Ce sentiment d’entre-deux et de déception est déjà présent dans La Maison de la faim, comme si Marechera pressentait que le retour ne serait peut-être pas si heureux, que l’indépendance aurait finalement changé peu de choses. L’entre-deux se traduit souvent en folie, en une angoissante mais fascinante description de dérives intérieures, nées d’une exclusion insupportable, quelquefois d’une profonde aliénation. Le recueil – qui comporte une dizaine de textes porte le nom de la première nouvelle, qui constitue à elle seule la moitié de l’ouvrage. Une écriture d’une violence inouïe, souvent autodestructrice, trace les contours d’une génération perdue dans les méandres des bidonvilles, au milieu des effluves d’alcool et de drogue. Marechera manie une plume crue et cinglante, sans complaisance aucune.
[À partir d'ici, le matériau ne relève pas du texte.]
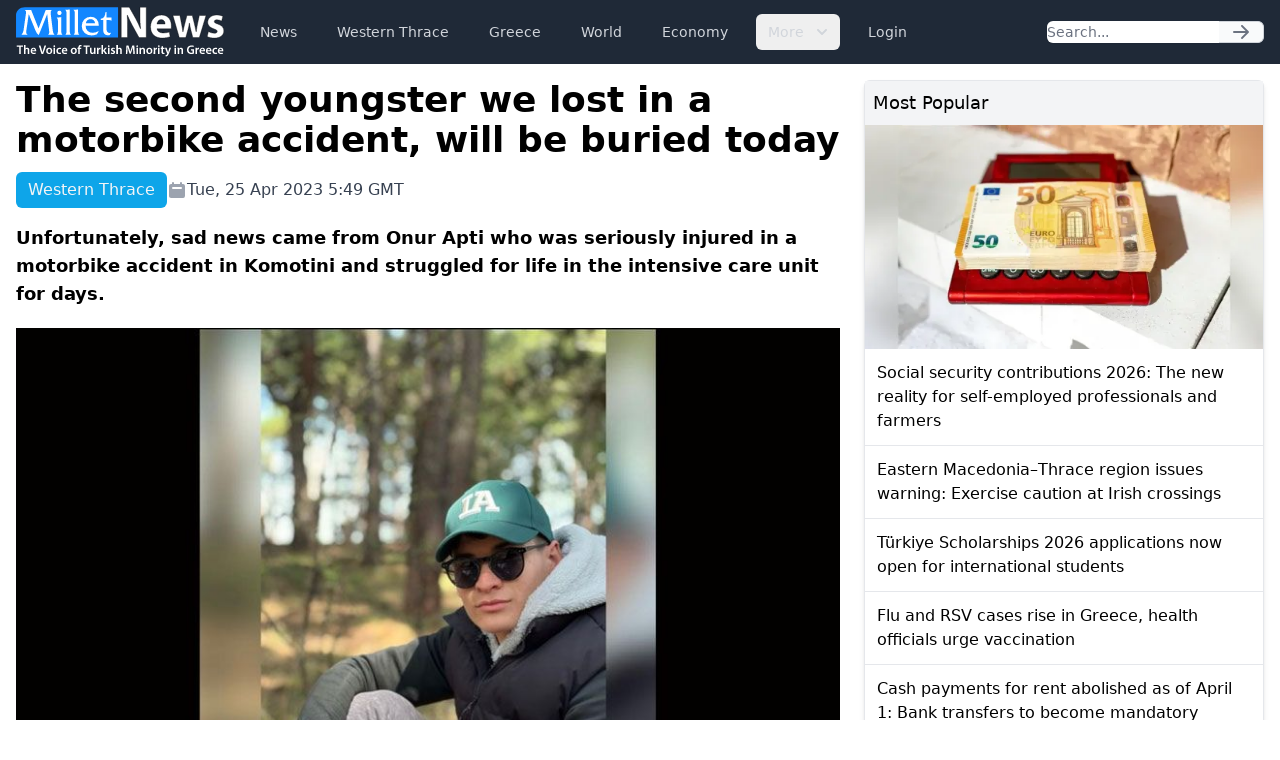

--- FILE ---
content_type: text/html; charset=utf-8
request_url: https://www.google.com/recaptcha/api2/aframe
body_size: 267
content:
<!DOCTYPE HTML><html><head><meta http-equiv="content-type" content="text/html; charset=UTF-8"></head><body><script nonce="96-ydx1Ye0wvPvGfAiIhWA">/** Anti-fraud and anti-abuse applications only. See google.com/recaptcha */ try{var clients={'sodar':'https://pagead2.googlesyndication.com/pagead/sodar?'};window.addEventListener("message",function(a){try{if(a.source===window.parent){var b=JSON.parse(a.data);var c=clients[b['id']];if(c){var d=document.createElement('img');d.src=c+b['params']+'&rc='+(localStorage.getItem("rc::a")?sessionStorage.getItem("rc::b"):"");window.document.body.appendChild(d);sessionStorage.setItem("rc::e",parseInt(sessionStorage.getItem("rc::e")||0)+1);localStorage.setItem("rc::h",'1769099739827');}}}catch(b){}});window.parent.postMessage("_grecaptcha_ready", "*");}catch(b){}</script></body></html>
Naviguant entre l’Angleterre et l’Afrique, l’auteur mélange des scènes surréalistes aux descriptions minutieuses d’une misère quotidienne.
On ne peut que saluer l’initiative des éditions Dapper qui se lancent dans l’aventure de la publication de textes africains de qualité dans le domaine risqué et coûteux de la traduction en proposant un livre soigneusement fabriqué et de prix abordable. Le choix de Marechera est judicieux : vingt-et-un an après sa parution en anglais, le livre reste résolument contemporain.